=== Task description ===
From the court opinion excerpt below, list every case it cites by name, each with its year-and-court citation (such as "2015-NMSC-007").
-- Start Document segment --
Under the doctrine of fundamental error, an appellate court has the discretion to review an error that was not preserved in the trial court to determine if a defendant’s conviction shock[s] the conscience because either (1) the defendant is indisputably innocent, or (2) a mistake in the process makes a conviction fundamentally unfair notwithstanding the apparent guilt of the accused.

Astorga, 2015-NMSC-007, ¶ 14 (alteration in original) (internal quotation marks and citation omitted).

{22}     Despite the admission of the triggerman question, Defendant’s convictions do not shock the conscience of this Court. First, Defendant is not “indisputably innocent.” Id. As we will explain, the properly admitted evidence was sufficient to support Defendant’s convictions. Second, the admission of the triggerman question does not make the conviction “fundamentally unfair notwithstanding the apparent guilt of the accused.” Id. Before redacting the interview, the district court thoroughly reviewed the transcript of the recorded interview and discussed Defendant’s objections at length with the parties in an effort to allow both sides to fairly present and object to the proffered evidence. Any error based on the admission of Officer Brown’s question—“[W]hy would they tell me you were the trigger man?”—in the redacted version of the interview that was ultimately admitted into evidence does not invite doubt as to the fundamental fairness of Defendant’s convictions. Because there was overwhelming evidence of Defendant’s guilt, and the district court took great care in reviewing and redacting the interview transcript, Defendant’s convictions do not shock our conscience. We therefore conclude that the assumed violation of Defendant’s confrontation rights was not fundamental error requiring reversal of his convictions.

B.        Admission of Defendant’s Police Interview

{23}     Defendant argues that references to his drug use within the recorded police interview were admitted in violation of Rules 11-403 and 11-404(B) NMRA. The district court redacted the police interview based on Defendant’s objections to relevancy and prejudice related to his drug use. Defendant asserts that the district court did not remove “over twenty references to drug use,” and those references were “highly prejudicial.” We review the admission or exclusion of evidence for abuse of discretion, see State v. Flores, 2010-NMSC-002, ¶ 25, 147 N.M. 542, 226 P.3d 641, and we address each alleged rule violation in turn.

{24}     First, under Rule 11-403, a “court may exclude relevant evidence if its probative value is substantially outweighed by the danger of unfair prejudice.” Since assessing the risk of unfair prejudice is highly fact-determinative, “much leeway is given trial judges who must fairly weigh probative value against probable dangers.” State v. Otto, 2007-NMSC-012, ¶ 14, 141 N.M. 443, 157 P.3d 8 (internal quotation marks and citation omitted).
-- End Document segment --
-- Start Material provided --
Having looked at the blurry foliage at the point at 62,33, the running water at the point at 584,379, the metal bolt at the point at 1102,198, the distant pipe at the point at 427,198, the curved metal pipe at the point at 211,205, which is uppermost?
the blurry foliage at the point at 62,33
-- End Material provided --
=== Response for this exercise ===
- Astorga, 2015-NMSC-007
- State v. Flores, 2010-NMSC-002
- State v. Otto, 2007-NMSC-012